Ähnliches ist auch von der Verbindung und Verknüpfung der beiden Spielstätten (Pueblo und Wildwest-Stadt) zu sagen (dies geschieht fast nur durch die Reiter und die Auftritte). Die für die
Handlung entscheidenden Szenen entwickeln sich links (vor der Tribüne 1), in grosser Distanz zur Tribüne 2. Eine daraus resultierende Konsequenz: Tribüne 1 ist voll besetzt, Tribüne 2 fast leer
(zumindest bei späteren Aufführungen, als sich die Anordnung der Spielhandlungen herumgesprochen hat.)
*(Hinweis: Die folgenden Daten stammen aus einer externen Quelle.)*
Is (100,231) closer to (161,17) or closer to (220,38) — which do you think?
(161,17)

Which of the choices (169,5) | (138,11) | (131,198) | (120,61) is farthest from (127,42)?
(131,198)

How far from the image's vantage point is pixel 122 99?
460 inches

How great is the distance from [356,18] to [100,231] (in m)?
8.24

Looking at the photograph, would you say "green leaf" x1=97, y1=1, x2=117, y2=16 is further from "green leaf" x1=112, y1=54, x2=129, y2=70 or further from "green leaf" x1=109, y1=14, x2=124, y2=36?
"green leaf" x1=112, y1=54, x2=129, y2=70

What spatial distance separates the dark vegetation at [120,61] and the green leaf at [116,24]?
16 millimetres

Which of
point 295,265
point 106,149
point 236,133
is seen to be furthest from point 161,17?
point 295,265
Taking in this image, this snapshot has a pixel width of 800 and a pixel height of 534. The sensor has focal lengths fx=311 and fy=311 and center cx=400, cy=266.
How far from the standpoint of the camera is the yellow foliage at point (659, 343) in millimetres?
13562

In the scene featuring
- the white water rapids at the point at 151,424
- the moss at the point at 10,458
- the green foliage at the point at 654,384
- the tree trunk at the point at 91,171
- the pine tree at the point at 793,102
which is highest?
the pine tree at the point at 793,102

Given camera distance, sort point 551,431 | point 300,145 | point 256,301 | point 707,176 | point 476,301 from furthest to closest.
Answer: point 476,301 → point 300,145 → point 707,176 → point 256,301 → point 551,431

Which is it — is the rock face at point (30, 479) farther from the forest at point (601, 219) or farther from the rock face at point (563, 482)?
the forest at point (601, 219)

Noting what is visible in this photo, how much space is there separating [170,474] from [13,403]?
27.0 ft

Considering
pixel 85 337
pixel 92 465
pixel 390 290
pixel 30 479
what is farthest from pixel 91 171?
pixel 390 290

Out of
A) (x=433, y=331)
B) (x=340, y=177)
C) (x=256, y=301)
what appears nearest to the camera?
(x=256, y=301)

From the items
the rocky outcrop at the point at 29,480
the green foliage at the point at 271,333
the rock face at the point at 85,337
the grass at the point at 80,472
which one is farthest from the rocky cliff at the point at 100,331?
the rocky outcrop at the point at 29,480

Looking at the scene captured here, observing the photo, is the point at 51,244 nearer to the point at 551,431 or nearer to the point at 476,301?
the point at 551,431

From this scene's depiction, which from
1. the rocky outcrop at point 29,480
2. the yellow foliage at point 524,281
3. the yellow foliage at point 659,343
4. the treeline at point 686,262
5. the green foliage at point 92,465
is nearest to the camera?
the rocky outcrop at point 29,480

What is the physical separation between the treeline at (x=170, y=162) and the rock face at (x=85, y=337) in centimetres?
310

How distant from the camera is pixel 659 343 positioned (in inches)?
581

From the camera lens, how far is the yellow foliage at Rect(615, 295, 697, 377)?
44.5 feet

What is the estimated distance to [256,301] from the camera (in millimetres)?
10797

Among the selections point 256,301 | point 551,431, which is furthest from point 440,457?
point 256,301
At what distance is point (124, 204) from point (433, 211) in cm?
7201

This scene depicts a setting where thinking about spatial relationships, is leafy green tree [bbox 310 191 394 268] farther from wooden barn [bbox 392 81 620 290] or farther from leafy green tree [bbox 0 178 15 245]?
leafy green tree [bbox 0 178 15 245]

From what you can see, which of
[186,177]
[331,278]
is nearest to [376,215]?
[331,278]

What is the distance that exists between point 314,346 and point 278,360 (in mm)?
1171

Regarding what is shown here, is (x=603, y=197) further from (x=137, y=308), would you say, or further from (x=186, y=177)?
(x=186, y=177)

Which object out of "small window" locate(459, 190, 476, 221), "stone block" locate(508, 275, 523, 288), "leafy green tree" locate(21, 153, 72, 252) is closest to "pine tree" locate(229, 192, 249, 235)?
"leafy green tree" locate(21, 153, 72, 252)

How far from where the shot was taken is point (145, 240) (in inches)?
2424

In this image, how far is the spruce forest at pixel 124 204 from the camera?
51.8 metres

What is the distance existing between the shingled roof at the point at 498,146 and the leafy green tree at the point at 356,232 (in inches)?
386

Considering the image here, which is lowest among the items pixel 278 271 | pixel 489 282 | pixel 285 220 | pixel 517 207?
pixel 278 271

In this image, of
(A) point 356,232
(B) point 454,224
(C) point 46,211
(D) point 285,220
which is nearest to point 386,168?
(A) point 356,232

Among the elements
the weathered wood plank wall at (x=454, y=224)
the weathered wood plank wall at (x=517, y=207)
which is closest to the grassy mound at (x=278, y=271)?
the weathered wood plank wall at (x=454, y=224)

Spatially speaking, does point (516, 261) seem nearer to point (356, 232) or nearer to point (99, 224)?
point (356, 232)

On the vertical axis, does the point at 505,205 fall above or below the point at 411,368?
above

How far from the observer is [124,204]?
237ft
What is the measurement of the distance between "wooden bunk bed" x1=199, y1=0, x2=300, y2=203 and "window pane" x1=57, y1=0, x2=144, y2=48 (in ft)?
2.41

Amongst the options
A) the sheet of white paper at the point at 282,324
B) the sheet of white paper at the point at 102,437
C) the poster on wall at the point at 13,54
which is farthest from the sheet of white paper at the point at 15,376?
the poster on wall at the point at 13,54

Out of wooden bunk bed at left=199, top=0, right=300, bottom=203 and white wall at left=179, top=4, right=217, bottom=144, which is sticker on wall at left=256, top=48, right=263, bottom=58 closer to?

Ein Plus zu vielen anderen Freilicht-Karl-May-Aufführungen ist hingegen die Konsequenz mit der auf eine Botschaft hin gearbeitet wird, auf die Friedensbotschaft, die durch einige Szenen –
nicht zuletzt durch den Schluss – wunderschön inszeniert ist und einige der inszenatorischen Ungereimtheiten oder Ärgerlichkeiten vergessen macht.
Insgesamt muss an der Inszenierung – bei einem allfälligen nächsten Projekt vor der wunderschönen Naturkulisse – noch gefeilt und verbessert werden. Dies ist gilt nicht nur für die Inszenierung, genauso auch für die Erarbeitung des Scripts, das noch stärker grossbühnentauglich sein muss. So könnte Engelberg durchaus zu einer weit herum beachteten, schweizerischen Karl-May-Heimat werden. Zu einem Bijou unter den mehr als zehn alljährlich stattfindenden Karl-May-Festspielen im deutschsprachigen Raum.